The required output is the exact sequence of lines from the line holding "Looking at this image, which" to the end of the records, inclusive.

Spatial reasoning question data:
<<<<

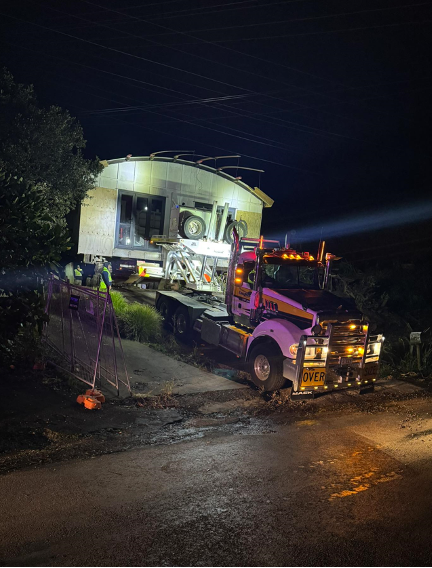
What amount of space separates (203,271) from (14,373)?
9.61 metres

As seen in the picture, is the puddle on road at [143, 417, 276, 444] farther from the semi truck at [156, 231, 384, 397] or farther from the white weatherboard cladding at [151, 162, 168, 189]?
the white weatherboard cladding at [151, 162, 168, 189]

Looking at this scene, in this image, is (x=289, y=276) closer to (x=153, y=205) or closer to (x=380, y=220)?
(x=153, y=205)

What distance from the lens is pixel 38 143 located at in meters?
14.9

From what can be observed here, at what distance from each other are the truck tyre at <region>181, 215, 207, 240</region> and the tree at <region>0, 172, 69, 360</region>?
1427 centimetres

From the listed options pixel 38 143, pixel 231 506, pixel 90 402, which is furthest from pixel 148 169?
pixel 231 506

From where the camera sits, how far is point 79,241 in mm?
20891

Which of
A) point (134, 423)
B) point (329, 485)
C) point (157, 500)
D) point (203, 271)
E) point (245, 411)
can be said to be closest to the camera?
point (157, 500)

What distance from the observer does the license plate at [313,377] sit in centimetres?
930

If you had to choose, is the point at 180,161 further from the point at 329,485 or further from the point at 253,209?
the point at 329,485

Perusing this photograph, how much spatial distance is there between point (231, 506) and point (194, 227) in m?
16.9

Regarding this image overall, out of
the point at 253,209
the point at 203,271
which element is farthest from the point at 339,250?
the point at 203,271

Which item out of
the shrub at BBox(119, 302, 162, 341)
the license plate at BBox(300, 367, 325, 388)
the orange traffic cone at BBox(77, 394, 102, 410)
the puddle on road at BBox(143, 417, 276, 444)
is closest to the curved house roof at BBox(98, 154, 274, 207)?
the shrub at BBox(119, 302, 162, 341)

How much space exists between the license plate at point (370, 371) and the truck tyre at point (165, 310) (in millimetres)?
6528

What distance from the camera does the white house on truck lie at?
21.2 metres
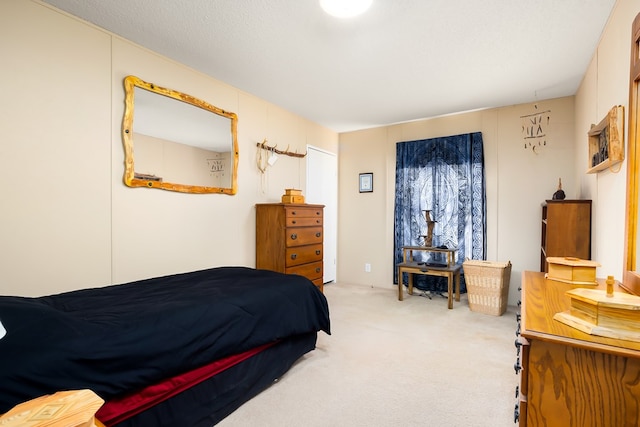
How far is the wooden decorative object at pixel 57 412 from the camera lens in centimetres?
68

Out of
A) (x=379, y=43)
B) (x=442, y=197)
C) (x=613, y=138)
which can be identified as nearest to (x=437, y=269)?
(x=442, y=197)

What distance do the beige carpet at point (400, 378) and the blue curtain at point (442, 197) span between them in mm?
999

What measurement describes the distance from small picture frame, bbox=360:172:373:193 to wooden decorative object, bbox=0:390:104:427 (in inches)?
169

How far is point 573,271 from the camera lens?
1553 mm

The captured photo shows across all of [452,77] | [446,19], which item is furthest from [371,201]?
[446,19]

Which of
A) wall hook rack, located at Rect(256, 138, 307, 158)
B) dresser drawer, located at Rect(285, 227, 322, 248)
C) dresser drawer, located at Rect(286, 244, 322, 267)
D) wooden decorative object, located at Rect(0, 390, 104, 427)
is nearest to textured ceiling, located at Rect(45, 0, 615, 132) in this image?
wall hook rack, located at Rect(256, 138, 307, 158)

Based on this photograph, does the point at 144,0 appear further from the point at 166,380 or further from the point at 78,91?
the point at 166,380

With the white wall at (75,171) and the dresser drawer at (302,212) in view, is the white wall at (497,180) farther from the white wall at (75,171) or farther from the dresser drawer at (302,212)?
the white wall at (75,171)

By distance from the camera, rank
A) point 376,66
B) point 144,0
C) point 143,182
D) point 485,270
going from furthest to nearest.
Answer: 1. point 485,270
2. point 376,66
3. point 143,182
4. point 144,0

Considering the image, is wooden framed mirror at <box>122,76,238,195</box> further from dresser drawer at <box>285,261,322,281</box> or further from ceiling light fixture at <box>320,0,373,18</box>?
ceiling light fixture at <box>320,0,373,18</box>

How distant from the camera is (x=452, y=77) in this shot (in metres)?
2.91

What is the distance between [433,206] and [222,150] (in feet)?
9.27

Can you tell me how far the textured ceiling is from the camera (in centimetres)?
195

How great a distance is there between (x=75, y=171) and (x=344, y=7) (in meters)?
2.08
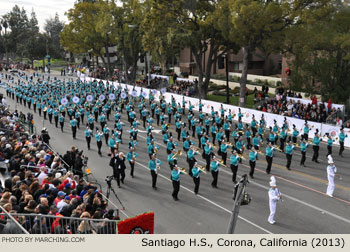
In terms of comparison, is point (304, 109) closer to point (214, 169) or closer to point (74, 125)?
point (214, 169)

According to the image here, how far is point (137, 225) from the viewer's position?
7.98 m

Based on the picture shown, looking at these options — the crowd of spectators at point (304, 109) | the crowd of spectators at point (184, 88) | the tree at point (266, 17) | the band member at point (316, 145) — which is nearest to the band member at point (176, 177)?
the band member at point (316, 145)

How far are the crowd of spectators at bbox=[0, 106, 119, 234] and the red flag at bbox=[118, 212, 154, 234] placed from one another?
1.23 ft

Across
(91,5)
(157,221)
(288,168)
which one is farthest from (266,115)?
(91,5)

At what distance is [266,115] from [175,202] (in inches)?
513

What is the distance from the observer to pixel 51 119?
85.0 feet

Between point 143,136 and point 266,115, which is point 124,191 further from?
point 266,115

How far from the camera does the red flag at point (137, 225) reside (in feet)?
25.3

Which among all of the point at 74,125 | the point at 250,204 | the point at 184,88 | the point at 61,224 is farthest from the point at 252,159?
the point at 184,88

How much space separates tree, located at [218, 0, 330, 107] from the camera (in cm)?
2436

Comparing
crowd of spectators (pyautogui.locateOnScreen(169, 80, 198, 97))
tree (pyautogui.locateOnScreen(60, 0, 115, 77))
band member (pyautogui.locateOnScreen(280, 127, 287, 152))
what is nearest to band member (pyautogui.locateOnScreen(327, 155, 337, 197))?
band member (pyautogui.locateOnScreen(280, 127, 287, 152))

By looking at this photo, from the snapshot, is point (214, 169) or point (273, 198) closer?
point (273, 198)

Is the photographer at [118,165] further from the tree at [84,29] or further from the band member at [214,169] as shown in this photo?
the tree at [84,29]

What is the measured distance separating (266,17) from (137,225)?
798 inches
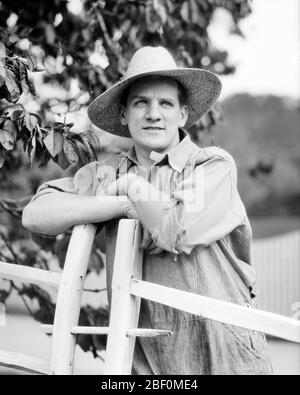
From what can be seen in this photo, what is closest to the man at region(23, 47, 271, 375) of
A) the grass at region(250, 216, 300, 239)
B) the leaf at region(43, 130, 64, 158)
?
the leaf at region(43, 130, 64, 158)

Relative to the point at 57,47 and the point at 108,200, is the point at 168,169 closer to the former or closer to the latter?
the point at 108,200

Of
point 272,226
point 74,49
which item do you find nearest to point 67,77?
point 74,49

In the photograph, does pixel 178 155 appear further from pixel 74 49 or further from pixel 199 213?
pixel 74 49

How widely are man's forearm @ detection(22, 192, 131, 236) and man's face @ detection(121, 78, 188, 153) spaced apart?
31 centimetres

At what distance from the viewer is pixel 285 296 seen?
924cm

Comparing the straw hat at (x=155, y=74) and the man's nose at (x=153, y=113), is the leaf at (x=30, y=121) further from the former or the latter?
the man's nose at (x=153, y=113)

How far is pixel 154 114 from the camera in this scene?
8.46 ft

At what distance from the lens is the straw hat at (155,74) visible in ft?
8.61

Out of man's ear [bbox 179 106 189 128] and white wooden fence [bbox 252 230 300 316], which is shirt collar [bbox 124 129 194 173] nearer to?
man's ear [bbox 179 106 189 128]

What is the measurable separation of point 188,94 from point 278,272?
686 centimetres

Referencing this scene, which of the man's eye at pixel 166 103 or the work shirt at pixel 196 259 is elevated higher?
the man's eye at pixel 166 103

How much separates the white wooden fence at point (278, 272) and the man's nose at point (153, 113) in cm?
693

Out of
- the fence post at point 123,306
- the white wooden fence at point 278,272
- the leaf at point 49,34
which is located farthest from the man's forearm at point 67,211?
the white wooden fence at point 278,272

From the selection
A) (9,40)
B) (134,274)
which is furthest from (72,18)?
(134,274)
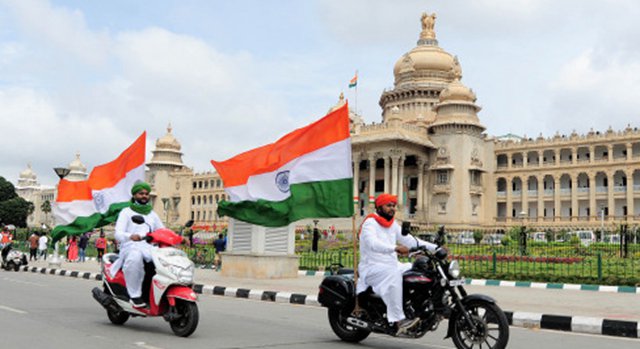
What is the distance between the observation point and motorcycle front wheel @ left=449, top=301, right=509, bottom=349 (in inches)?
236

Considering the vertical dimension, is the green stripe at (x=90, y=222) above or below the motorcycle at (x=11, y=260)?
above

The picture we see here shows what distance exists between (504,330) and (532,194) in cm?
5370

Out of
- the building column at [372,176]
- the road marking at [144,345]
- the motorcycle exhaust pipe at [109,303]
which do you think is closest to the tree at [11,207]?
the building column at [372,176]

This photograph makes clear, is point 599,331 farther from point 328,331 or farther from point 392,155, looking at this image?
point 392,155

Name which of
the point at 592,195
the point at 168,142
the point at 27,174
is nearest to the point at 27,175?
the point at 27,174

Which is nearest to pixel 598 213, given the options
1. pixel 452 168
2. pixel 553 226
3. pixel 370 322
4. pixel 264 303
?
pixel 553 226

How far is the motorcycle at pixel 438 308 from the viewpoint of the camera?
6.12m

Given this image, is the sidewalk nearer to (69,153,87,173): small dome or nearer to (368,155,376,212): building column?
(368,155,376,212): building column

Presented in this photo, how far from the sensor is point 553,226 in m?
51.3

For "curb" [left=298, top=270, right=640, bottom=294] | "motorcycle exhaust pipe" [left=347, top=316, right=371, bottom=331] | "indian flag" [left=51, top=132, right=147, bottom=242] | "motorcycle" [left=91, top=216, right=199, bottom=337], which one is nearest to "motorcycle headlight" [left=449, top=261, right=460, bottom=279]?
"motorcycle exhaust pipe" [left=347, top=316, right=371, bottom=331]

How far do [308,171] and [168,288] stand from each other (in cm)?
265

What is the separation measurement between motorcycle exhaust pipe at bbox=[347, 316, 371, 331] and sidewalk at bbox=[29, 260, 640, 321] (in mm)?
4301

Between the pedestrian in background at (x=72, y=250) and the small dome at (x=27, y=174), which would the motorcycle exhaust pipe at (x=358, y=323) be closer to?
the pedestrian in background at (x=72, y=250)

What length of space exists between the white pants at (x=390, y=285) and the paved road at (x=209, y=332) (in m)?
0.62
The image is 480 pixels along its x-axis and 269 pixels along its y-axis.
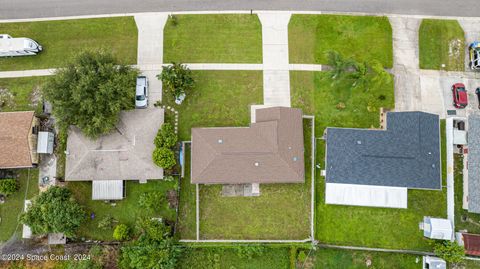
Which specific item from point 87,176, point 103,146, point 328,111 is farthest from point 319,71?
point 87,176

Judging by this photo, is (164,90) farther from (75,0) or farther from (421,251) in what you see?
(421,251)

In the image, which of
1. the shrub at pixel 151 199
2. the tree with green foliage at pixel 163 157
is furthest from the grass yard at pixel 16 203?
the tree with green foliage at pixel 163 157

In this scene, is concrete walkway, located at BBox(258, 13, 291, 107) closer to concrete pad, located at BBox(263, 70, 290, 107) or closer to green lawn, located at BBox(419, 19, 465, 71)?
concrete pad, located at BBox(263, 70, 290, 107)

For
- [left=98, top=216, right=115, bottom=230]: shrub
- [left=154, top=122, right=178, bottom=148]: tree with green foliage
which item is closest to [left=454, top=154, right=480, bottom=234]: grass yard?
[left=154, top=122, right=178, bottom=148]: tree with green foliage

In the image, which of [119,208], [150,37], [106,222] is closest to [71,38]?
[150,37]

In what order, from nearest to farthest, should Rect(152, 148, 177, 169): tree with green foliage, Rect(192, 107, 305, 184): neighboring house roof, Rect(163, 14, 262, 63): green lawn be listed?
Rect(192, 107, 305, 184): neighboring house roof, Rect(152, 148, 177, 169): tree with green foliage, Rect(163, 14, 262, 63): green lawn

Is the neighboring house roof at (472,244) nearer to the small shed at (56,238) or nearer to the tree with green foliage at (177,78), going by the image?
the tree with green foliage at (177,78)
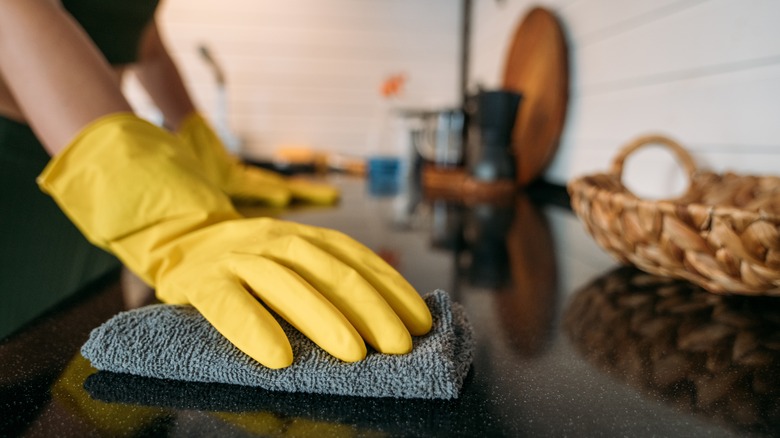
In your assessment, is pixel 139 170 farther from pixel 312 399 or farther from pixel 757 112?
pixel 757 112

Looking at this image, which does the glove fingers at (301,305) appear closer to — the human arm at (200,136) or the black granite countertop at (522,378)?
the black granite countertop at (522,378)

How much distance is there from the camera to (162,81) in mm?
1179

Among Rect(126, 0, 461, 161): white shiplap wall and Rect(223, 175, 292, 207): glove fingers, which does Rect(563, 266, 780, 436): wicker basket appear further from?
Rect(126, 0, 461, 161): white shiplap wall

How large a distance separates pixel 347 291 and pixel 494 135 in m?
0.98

>>>>

**Answer**
Looking at this image, which does the glove fingers at (301,305) appear closer to — the human arm at (200,136) or the black granite countertop at (522,378)?
the black granite countertop at (522,378)

How much distance is there from the camera to (162,81) in mm?
1179

Among Rect(126, 0, 461, 161): white shiplap wall and Rect(223, 175, 292, 207): glove fingers, which does Rect(563, 266, 780, 436): wicker basket appear further from?
Rect(126, 0, 461, 161): white shiplap wall

How large a distance separates pixel 347 291 and pixel 494 135 in m?
0.98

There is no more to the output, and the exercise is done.